I guess nothing says “Christmas” like complaining.
If it’s not Frisco school parents griping about their vaguely festive “ winter holiday parties,” it’s xenophobes bashing Texas Wesleyan University over its prayer room for Saudi students.
“Submitting to Sharia!” screams one of 30 similar headlines on political or religious websites.
“Methodist university in Texas touts Islamic prayer room.”
Look, tiny Texas Wesleyan is not an ecclesiastical school. It is a university for the world, and a success at attracting international students.
Some online readers of the school newspaper, The Rambler, seem confused about that.
“Methodists have lost their way,” commenter “Mark” beefs on the newspaper’s Nov. 19 report about the prayer room.
A long-distance reader from the Citizens Militia of Mississippi, that renowned haven of religious tolerance, accuses Wesleyan of being “fully submitted to Sharia.”
Over a prayer room?
“Oh, for gosh sakes,” said Joe Brown, dean of freshmen, 36-year theater professor and faculty sponsor of the Saudi Students Club.
“I’m proud that little Texas Wesleyan is getting more international students now, and they asked for someplace of their own to pray. It’s a little meeting room in the fitness center. This is not any big deal.”

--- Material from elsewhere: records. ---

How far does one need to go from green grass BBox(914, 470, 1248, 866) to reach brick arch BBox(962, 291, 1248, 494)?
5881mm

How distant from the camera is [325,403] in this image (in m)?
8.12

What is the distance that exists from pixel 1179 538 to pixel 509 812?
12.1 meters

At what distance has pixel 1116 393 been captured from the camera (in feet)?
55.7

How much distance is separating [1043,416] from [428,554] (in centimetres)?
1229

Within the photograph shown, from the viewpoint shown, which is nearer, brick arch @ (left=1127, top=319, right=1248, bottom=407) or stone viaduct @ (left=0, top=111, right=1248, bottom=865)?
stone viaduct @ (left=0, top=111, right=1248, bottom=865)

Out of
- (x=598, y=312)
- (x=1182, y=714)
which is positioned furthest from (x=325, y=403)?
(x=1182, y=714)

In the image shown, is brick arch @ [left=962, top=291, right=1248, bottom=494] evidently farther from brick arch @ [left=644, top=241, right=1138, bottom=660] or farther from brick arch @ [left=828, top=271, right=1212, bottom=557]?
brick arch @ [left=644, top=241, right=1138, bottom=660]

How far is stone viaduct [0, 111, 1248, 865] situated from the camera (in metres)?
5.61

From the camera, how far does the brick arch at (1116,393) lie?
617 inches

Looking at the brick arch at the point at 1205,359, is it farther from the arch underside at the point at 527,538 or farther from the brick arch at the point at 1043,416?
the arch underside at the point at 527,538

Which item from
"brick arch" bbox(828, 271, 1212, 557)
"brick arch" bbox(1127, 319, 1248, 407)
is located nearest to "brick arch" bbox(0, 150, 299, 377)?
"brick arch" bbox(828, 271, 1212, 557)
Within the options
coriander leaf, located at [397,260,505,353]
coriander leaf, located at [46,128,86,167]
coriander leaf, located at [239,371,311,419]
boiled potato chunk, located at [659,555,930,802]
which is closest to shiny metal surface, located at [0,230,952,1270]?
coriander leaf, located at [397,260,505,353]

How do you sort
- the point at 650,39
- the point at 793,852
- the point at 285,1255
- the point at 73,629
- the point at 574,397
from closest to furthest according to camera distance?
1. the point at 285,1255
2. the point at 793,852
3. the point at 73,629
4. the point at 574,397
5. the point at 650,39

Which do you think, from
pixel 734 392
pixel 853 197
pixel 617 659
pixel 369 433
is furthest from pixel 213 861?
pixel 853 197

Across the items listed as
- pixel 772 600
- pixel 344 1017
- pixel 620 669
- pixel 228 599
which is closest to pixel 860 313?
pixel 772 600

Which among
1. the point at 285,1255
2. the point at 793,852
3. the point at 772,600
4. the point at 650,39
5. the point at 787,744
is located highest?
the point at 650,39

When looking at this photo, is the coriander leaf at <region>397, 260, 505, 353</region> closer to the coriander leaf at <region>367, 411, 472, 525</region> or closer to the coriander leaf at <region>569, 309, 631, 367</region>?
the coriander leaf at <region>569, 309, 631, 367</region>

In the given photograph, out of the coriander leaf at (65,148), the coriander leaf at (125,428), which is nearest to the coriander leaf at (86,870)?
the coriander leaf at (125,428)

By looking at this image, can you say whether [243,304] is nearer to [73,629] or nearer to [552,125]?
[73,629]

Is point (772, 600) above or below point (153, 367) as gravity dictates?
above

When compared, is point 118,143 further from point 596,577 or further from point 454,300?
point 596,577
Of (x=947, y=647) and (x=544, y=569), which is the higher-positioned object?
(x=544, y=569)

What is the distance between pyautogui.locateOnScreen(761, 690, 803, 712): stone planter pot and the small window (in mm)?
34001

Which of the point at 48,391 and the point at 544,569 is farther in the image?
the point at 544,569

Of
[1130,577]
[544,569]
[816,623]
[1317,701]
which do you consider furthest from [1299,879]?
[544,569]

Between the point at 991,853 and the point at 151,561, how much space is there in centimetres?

Most local universities have Saudi clubs. More than 70,000 Saudi students nationwide attend U.S. colleges under a 2005 goodwill scholarship program set up by President George W. Bush and King Abdullah after 9-11.
In July, Wesleyan President Frederick G. Slabach joined the Saudi students in fasting during the first full day of Ramadan, saying it’s important for the university to “embrace other cultures.”
Club President Mohammed Al-Shafei is from a Saudi diplomat’s family. In a Rambler video, he said the club’s goal is to showcase Saudi culture and encourage other students to mix with Saudis.
The Rambler quotes the campus chaplain, the Rev. Robert K. Flowers, saying that the interfaith prayer space is meant to “show hospitality” and that Wesleyan is “open and tolerant of other faith traditions.”
Brown said he’s sad about the online comments but not surprised.
“I’ve been here a long time,” he said, “and I’ve seen a lot of nasty things said by Christians to other Christians, or even between Methodists.
“I just hope the international students don’t take the comments seriously. These are all nice young men and women here enjoying their freedom.”
That includes the freedom to complain.